Parties negotiating a contract may make a number of statements about matters relating to their contract. Not all statements may be included in their written contract. Should a statement prove false, one party may attempt to seek a legal remedy by arguing that the statement formed part of the contract. There are 3 ways to classify pre-contractual statements:

  1. Puffs
  • Carter (on Contracts) describes ‘puff’s as ‘laudatory statements not intended to be taken seriously.’ Sales talk or puffery on behalf of a seller of goods does not have contractual force (Thake v Maurice)
  1. Representations
  • Representations are ‘those factual statements which induce the representee to enter into a contract but which are not guaranteed by their maker.
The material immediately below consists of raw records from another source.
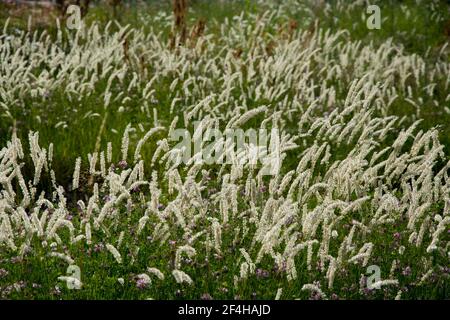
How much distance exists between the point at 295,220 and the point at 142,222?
989mm

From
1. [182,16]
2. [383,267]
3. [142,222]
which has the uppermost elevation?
[182,16]

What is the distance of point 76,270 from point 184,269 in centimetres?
58

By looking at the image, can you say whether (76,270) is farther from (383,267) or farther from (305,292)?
(383,267)

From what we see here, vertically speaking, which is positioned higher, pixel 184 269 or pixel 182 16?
pixel 182 16

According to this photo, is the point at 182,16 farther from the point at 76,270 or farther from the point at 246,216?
the point at 76,270

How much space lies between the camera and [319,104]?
6.98 metres

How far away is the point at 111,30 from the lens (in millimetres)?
9719

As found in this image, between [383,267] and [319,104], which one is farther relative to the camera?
[319,104]

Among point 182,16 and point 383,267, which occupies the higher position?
point 182,16

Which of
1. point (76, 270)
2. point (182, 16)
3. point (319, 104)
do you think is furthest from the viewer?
point (182, 16)
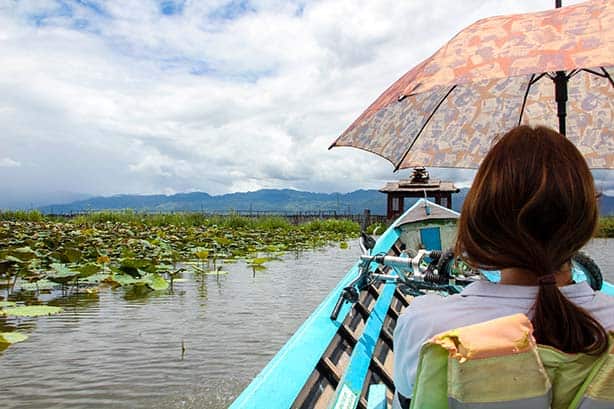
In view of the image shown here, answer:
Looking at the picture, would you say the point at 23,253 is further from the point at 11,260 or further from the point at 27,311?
the point at 27,311

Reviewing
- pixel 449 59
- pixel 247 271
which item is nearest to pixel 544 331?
pixel 449 59

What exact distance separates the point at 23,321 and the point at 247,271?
12.4ft

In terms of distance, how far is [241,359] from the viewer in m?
3.78

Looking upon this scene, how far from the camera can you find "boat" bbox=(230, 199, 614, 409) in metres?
1.51

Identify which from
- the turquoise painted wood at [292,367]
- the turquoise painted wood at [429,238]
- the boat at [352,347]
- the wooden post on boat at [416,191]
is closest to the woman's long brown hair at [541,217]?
the boat at [352,347]

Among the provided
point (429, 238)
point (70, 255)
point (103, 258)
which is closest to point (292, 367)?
point (429, 238)

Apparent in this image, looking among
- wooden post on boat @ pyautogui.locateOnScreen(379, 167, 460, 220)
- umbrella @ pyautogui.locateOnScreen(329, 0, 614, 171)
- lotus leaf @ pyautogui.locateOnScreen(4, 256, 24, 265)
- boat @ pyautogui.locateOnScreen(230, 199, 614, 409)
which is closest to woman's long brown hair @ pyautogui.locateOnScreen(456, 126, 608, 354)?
boat @ pyautogui.locateOnScreen(230, 199, 614, 409)

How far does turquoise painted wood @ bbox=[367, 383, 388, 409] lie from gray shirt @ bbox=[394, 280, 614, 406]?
32.3 inches

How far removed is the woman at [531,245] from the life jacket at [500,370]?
0.04 meters

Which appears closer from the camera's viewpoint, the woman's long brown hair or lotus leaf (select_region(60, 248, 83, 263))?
the woman's long brown hair

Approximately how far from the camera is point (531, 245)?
876mm

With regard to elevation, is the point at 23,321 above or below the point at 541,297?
below

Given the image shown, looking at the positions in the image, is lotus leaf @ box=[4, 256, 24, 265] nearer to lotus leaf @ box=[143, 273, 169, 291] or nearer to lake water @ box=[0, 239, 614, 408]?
lake water @ box=[0, 239, 614, 408]

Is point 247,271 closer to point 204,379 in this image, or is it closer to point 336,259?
point 336,259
Such a statement is described as a ‘mere representation’ reflecting the absence of contractual intent.’ (Carter on Contracts)  
  1. Terms  
  • What distinguishes a term from a representation ‘is the intention of the maker of the statement to guarantee its truth.’ When a pre-contractual statement is classified as a ‘term’ it is usually referred to as a ‘warranty.’  A term can be classified as either express or implied. There are three types of term: a condition, a warranty and an intermediate term.

statements during negotiations test

Test for determining whether statement is promissory, puffery or representative:

Puffs

  • Letters of Comfort: A 'letter of comfort,' or reassurance, will be regarded as a commitment to perform since the creation of a meaningless instrument in the commercial world is unthinkable.[3]  This is however, only in the case of strongly worded letters, were when a statement made in a commercial document does not appear to have been intended as a commercial promise, the onus lies on the party alleging a contract to show that the statement was inteded as a contractual promise.[4]

Representations

  • Importance of the Statement: A statement that the circumstances show was highly significant or important to the transaction is more likely to be regarded as a promise rather than a statement of lesser significance. For examples, when one purchases a house on the basis of a statement that no white ants are housed within it.[5] 
  • The Words Used: A statement is more likely to be promissory where the party making it uses words that suggest a promise i.e. promise; guarantee; warrant. Conversely a person who indicates that he or she is merely expressing an opinion or a hypothesis, is likely to be found to be just making a representation.[6]
  • Expert Expressions of Opinion: A statement made by a party with expertise to a person who is inexperienced is more likely to be promissory than a statement made by a party known to be inexperienced or statements made between two highly experienced parties.[7] "If an intelligent bystander would reasonably infer [deduced from the totality of the evidence] that a warranty was intended, that will suffice.' Denning LJ.

Terms  

  • What distinguishes a term from a representation ‘is the intention of the maker of the statement to guarantee its truth.’ When a pre-contractual statement is classified as a ‘term’ it is usually referred to as a ‘warranty.’  A term can be classified as either express or implied. There are three types of term: a condition, a warranty and an intermediate term.

To show that an oral statement made in negotiations is a term of a subsequent written contract, there are 3 issues to consider

  • Is there an entire contract clause contained within the written agreement?
  • Does the parol evidence rule have any effect?
  • Was the statement intended by the parties to form a term of the contract?

1.4 Written contracts and the Effect of Signature

General rule/test

The traditional rule, is that a party will be bound by the terms contained in a contractual document that he or she has signed. Signature will bind a party to the terms of a contractual document regardless  of whether or not the party has read or understood the terms.[8]